Homer: All right brain, you don't like me and I don't like you, so let's just do this and I can get back to killing you with beer.
Homer's Brain: It's a deal.

  • A Family Guy episode revolves around Brian returning to Brown University after it's revealed early in the episode that he dropped out, and The New Yorker doesn't hire anyone without a college degree. Mentioned later in "Jerome is the New Black" when Quagmire chews out Brian on everything that he hates about him, one of which is that Brian "...failed college twice, which isn't nearly as bad as your failure as a father..."
    • And Peter posed as a high school student to get kids to stop licking toads. Hilarity ensued when he started believing he was real high school student and behaved as such, including dating the high school hottie Connie D'Amico.
    • Inverted when Stewie, the infant, also poses as a high school student to show Brian how easy being cool is. He succeeds, and even wins the heart of the hottie Peter dated, unfortunately, being an infant, he wasn't well endowed, so she dumped him, and he got her taken away on child molestation charges.
    • Peter also had to go back to school and finish the third grade in order to get a promotion at the brewery. Hilarity Ensues and like in the toad episode he starts believing he was a real third grader and acting as such, including getting Quagmire to pose as his father so he could leave school to attend a ball game.
    • A small gag used in a third season episode when Peter is about to be killed by a bear while on a hunting trip with Chris, his childhood flashbacks appear showing he has to repeat the fourth grade several times and finally passed right before his hunting trip.
  • In the Tale Spin episode "Sheepskin Deep", Baloo returns to finish school so he'll be able to attend a class reunion. The really hilarious part is that it's elementary school, the same one Kit attends, and we see him trying to fit into the tiny little desk and everything.
  • An episode of South Park has Officer Barbrady go back to school—and the third grade no less—after it's revealed that he's illiterate.
  • In an episode of Hey Arnold!, Arnold's 81-year-old grandfather, who dropped out due to the Great Depression, goes back to elementary school. He quickly advances to the sixth grade, and then becomes a delinquent.
  • Lampshaded in the episode of Futurama where Fry has to prove he has what it takes to be a College Dropout after Leela told him that the increase in education standards put him on the level of a high school dropout.

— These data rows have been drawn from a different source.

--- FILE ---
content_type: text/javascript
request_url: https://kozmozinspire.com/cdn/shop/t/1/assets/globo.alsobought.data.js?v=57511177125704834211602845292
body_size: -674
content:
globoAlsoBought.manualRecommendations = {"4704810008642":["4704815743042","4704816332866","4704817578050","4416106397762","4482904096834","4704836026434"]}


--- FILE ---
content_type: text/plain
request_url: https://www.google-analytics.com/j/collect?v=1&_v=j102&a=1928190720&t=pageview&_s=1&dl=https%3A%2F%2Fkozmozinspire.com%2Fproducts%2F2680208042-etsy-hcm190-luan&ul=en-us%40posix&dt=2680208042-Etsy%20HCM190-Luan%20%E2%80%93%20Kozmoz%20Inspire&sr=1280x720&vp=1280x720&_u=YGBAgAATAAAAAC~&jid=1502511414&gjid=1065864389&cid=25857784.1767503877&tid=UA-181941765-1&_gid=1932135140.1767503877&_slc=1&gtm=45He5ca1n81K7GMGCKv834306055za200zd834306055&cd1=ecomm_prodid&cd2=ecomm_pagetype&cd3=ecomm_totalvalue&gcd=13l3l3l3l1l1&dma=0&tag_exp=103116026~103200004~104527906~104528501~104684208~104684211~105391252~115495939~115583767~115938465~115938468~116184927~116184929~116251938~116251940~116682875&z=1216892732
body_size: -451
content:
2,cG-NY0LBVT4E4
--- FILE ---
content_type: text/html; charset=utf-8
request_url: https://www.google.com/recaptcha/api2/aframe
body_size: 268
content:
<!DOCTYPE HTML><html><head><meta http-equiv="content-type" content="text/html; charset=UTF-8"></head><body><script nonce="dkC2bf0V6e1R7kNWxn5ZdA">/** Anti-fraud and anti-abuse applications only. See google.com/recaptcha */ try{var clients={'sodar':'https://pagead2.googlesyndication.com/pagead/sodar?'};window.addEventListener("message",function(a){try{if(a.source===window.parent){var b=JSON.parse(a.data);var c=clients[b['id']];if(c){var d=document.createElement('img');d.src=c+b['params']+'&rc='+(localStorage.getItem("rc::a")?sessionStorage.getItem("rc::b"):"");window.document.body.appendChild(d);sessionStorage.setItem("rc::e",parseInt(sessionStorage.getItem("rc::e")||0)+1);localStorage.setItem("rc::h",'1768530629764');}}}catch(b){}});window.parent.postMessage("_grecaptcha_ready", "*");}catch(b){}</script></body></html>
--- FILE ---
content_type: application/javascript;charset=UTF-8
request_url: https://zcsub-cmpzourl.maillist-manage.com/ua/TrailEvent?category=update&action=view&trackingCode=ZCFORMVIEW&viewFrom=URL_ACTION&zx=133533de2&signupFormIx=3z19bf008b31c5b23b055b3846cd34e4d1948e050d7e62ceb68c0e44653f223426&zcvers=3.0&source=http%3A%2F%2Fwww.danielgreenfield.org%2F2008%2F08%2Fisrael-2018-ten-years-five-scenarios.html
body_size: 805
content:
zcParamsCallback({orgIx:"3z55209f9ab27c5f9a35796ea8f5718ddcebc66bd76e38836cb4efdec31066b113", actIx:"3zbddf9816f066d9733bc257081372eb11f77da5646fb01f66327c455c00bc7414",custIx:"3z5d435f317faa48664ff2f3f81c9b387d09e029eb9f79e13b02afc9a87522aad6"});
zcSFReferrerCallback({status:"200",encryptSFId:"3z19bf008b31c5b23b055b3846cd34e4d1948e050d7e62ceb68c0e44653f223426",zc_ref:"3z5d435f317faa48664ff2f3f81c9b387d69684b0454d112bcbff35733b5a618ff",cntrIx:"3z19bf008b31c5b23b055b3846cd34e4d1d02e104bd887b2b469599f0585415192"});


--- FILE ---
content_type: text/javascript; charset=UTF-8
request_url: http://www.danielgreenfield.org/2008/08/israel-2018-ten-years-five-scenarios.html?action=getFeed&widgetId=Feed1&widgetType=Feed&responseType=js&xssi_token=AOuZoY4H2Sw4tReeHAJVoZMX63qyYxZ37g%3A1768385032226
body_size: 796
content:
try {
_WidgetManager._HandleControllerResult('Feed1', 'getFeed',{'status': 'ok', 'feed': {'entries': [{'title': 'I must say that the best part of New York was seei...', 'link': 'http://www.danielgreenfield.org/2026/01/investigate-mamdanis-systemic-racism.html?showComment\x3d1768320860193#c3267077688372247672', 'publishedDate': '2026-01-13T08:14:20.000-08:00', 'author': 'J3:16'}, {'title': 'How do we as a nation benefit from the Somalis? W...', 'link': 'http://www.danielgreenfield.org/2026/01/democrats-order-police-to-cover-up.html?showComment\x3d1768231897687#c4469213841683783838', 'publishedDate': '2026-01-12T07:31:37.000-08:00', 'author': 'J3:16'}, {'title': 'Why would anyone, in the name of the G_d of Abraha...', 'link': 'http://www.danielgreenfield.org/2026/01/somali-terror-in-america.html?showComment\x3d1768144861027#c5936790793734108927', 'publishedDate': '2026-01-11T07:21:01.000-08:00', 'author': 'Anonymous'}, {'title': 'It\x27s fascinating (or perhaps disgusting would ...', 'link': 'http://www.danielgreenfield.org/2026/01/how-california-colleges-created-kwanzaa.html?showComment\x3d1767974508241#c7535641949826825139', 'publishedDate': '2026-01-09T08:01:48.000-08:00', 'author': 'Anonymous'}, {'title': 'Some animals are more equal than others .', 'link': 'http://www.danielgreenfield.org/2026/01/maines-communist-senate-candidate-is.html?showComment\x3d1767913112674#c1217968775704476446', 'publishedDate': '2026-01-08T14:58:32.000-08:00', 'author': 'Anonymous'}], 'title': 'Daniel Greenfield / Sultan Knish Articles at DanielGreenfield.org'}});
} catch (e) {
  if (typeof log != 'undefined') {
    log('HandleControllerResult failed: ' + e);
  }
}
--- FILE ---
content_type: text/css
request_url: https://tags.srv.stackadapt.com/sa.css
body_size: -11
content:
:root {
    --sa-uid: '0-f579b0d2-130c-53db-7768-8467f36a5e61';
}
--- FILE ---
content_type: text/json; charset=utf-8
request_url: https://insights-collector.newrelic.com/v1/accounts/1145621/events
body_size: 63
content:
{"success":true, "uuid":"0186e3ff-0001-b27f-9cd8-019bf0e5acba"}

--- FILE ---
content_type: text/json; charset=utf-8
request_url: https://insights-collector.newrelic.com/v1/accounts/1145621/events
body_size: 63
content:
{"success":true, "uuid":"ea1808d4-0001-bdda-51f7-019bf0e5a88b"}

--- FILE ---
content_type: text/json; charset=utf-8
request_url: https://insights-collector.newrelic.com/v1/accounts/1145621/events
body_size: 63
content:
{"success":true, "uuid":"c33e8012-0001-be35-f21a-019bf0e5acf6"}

He was formerly a dropout of Coney Island University (Go White Fish!)
  • The Flintstones had an episode where Fred has to attend classes in high school and it's a struggle. However, he's a whiz in the local geology course, which he notes he learned the hard way considering he works in a quarry.
  • Done in an episode of Johnny Bravo, "Prep School Johnny". Johnny goes back to school because he didn't finish a class. Hilarity Ensues.
  • Cat of CatDog must complete one final day of high school to graduate.
  • Beetlejuice in the cartoon, has to finish kindergarten in order earn his license back. His license to drive people crazy, that is.
  • I Am Weasel and I. R. Baboon had to return to third grade because of a typo. If they don't, Weasel won't be allowed to keep his Nobel Prizes and Baboon won't be allowed to keep the banana he got as a consolation prize. Weasel's tendencies to overcomplicate third grade questions made it hard for him but they eventually passed. However, someone pointed out another typo, showing it was fourth grade they hadn't finished. It was revealed the Red Guy was the typist.
  • In the My Little Pony Friendship Is Magic episode "Lesson Zero", Twilight Sparkle's descent into madness is prompted by her fear of being sent back to Magic Kindergarten.